=== Задание ===
Замените в материале «drainage channel» на «storm drain», все остальное перепишите без изменений. Картинки в ответ не включайте.

=== Строки ===
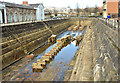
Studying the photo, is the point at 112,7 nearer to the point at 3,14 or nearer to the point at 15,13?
the point at 15,13

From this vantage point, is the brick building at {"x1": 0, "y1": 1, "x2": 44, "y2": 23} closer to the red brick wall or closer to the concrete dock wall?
the concrete dock wall

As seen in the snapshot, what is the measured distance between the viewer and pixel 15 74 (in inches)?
536

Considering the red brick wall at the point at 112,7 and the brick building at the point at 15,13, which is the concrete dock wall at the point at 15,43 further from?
the red brick wall at the point at 112,7

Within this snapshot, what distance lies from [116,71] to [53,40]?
23.1 meters

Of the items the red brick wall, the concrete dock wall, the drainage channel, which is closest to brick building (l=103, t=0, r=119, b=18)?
the red brick wall

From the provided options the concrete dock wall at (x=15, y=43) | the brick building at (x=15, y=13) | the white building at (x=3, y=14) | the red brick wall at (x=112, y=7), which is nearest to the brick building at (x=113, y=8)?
the red brick wall at (x=112, y=7)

=== Выполненное задание ===
Studying the photo, is the point at 112,7 nearer to the point at 3,14 or nearer to the point at 15,13?
the point at 15,13

From this vantage point, is the brick building at {"x1": 0, "y1": 1, "x2": 44, "y2": 23} closer to the red brick wall or closer to the concrete dock wall?
the concrete dock wall

As seen in the snapshot, what is the measured distance between the viewer and pixel 15 74 (in inches)?
536

Considering the red brick wall at the point at 112,7 and the brick building at the point at 15,13, which is the concrete dock wall at the point at 15,43 further from?
the red brick wall at the point at 112,7

Within this snapshot, what distance lies from [116,71] to [53,40]?
23.1 meters

Of the items the red brick wall, the concrete dock wall, the storm drain, which is closest to brick building (l=103, t=0, r=119, b=18)?
the red brick wall

From the provided options the concrete dock wall at (x=15, y=43) | the brick building at (x=15, y=13) | the white building at (x=3, y=14) | the red brick wall at (x=112, y=7), which is nearest to the brick building at (x=113, y=8)?
the red brick wall at (x=112, y=7)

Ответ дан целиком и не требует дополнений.